How do you stay ahead of the hackers? How do you learn?
Personally, I just try to do my own thing. There is still a lot to be discovered. I mainly fool around with things and occasionally I end up discovering a new vulnerability. When I find something, I share it with the other ethical hackers so that they can inform their customers, and vice versa.
Do we have enough ethical hackers in Belgium? Is there enough interest?
My mailbox reveals that there is a lot of interest coming from young people to start with ethical hacking. Unfortunately, the resources to learn it are rather limited, although I may soon change that.
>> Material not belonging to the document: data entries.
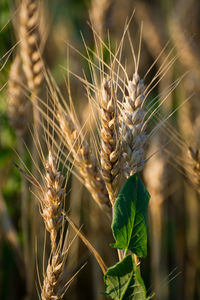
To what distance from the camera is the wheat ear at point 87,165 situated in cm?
104

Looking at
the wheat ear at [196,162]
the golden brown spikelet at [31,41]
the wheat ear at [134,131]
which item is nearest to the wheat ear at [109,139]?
the wheat ear at [134,131]

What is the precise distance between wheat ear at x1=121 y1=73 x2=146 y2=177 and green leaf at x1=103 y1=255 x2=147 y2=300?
20cm

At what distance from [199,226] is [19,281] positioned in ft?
3.21

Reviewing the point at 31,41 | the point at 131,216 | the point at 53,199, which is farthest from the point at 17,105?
the point at 131,216

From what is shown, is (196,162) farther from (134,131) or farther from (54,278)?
(54,278)

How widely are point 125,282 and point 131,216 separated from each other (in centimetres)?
14

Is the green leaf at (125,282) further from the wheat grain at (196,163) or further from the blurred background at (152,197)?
the blurred background at (152,197)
We haven't had time to congratulate you on your victory: you have been elected Most Valuable Hacker at the HackerOne conference. As far as awards go, this is one of the most prestigious ones. Are there ethical hackers you look up to?
Absolutely. Even though I won that title, I sometimes felt like a small fish against other - legendary - hackers who were present at the time. The nice thing about the hacker community is that we all look at each other a bit. Everyone is good at something. We often help each other when we are stuck somewhere and that is very nice.
You've already hacked Google, Yahoo, Facebook, Playstation - Trump's Twitter. Is there still something on your wish list?
Your company. Invite me via Intigriti (the Belgian ethical hacker platform) and I'll take a look!
Uh ow... ;-) Thank you for that generous offer and for sharing your great insights!